*SOURCE TEXT*.
*** Begin section ***

GzipDecompress Not currently available for managed connectors. Gzip-decompress the entire byteArray key or value input.
HeaderFrom Not currently available for managed connectors. Moves or copies fields in a record key or value into the record’s header.
HoistField Wrap data using the specified field name in a Struct when schema present, or a Map in the case of schemaless data.
InsertField Insert field using attributes from the record metadata or a configured static value.
InsertHeader Not currently available for managed connectors. Insert a literal value as a record header.
MaskField Mask specified fields with a valid null value for the field type.
MessageTimeStampRouter Update the record’s topic field as a function of the original topic value and the record’s timestamp field.
RegexRouter Not currently available for managed connectors. Update the record topic using the configured regular expression and replacement string.
ReplaceField Filter or rename fields.
SetSchemaMetadata Set the schema name, version, or both on the record’s key or value schema.
TimestampConverter Convert timestamps between different formats such as Unix epoch, strings, and Connect Date and Timestamp types.
TimestampRouter Update the record’s topic field as a function of the original topic value and the record timestamp.
TombstoneHandler Manage tombstone records. A tombstone record is defined as a record with the entire value field being null, whether or not it has ValueSchema.
TopicRegexRouter Only available for managed Source connectors. Update the record topic using the configured regular expression and replacement string.
ValueToKey Replace the record key with a new key formed from a subset of fields in the record value.

SMT examples

The following examples show connector configuration and transformation examples for source and sink connectors. The examples show configurations for the Datagen Source and the Google Cloud Functions Sink connectors.

*** End section ***

(Stored data entries)
*** Begin section ***

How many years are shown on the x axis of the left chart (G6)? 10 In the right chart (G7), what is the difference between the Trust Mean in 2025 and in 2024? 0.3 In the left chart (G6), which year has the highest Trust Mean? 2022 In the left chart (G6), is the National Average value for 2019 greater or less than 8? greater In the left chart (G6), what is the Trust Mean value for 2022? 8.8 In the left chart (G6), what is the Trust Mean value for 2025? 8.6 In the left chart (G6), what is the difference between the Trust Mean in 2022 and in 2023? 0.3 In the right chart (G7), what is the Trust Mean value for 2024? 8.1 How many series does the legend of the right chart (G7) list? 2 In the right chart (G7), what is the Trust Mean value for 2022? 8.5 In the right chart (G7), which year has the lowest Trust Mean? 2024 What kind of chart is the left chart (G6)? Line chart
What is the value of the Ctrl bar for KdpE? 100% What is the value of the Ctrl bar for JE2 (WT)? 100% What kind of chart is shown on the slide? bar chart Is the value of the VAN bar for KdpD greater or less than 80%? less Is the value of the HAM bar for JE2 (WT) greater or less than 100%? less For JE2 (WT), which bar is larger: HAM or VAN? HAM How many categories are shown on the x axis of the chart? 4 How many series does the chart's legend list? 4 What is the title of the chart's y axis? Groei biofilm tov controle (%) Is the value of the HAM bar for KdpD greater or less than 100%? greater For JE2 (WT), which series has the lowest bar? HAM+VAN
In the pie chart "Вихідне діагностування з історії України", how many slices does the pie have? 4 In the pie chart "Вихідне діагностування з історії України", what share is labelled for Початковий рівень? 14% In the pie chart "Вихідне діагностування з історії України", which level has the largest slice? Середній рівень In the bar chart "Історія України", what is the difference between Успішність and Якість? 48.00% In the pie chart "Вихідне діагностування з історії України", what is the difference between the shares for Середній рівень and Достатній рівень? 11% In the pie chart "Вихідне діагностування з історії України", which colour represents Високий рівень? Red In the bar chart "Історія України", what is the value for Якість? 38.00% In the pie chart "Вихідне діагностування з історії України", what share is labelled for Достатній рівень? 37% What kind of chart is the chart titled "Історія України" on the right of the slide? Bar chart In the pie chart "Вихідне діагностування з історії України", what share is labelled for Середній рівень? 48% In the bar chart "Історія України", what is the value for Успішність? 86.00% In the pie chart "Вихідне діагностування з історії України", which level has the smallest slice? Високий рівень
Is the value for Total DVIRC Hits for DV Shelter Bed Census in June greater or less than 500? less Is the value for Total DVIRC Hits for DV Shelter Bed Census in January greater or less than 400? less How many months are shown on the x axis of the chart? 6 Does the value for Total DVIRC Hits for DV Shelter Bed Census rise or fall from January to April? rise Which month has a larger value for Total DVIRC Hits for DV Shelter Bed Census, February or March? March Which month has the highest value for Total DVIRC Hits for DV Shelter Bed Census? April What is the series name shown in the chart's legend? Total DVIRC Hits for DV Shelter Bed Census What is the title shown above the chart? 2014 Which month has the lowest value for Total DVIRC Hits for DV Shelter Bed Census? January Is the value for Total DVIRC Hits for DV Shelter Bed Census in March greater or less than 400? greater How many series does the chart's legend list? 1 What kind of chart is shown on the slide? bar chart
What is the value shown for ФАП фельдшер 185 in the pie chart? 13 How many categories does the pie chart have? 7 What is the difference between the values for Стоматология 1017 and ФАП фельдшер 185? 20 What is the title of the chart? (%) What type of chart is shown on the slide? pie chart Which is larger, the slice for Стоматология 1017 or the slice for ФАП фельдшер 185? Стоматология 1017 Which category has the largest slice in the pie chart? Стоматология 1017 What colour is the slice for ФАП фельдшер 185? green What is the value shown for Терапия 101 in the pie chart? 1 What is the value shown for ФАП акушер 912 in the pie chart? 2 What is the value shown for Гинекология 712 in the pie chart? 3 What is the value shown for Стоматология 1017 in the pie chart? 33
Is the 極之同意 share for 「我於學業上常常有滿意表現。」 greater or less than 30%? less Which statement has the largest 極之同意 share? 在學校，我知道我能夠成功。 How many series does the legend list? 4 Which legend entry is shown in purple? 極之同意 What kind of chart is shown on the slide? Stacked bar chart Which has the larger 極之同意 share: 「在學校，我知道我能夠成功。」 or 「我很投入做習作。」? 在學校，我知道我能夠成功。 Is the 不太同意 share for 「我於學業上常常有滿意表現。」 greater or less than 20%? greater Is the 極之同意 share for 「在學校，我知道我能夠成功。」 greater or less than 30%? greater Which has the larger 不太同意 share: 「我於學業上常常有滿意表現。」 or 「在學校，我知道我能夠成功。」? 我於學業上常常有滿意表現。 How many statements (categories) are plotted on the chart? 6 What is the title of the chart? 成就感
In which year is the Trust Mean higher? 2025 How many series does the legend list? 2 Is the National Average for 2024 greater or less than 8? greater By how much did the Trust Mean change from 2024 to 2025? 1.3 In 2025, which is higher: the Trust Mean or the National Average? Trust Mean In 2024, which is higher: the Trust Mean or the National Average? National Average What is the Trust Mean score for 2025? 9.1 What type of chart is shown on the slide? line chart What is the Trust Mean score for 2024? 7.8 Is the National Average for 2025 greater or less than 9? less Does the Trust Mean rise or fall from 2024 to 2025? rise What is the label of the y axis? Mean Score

*** End section ***

*PROMPT 1*.
In the transformation reference above, write out the part that opens with the words containing "TopicRegexRouter Only available" and closes with "Functions Sink connectors.".
*PROMPT 2*.
Answer these from the transformation reference above:
(a) What value does MaskField use to mask the specified fields?
(b) How is a tombstone record defined?
(c) Which two connectors do the configuration examples cover?

*TASK SOLUTION 1*.
TopicRegexRouter Only available for managed Source connectors. Update the record topic using the configured regular expression and replacement string.
ValueToKey Replace the record key with a new key formed from a subset of fields in the record value.

SMT examples

The following examples show connector configuration and transformation examples for source and sink connectors. The examples show configurations for the Datagen Source and the Google Cloud Functions Sink connectors.

*TASK SOLUTION 2*.
(a) A valid null value for the field type.
(b) As a record with the entire value field being null, whether or not it has ValueSchema.
(c) The Datagen Source and the Google Cloud Functions Sink connectors.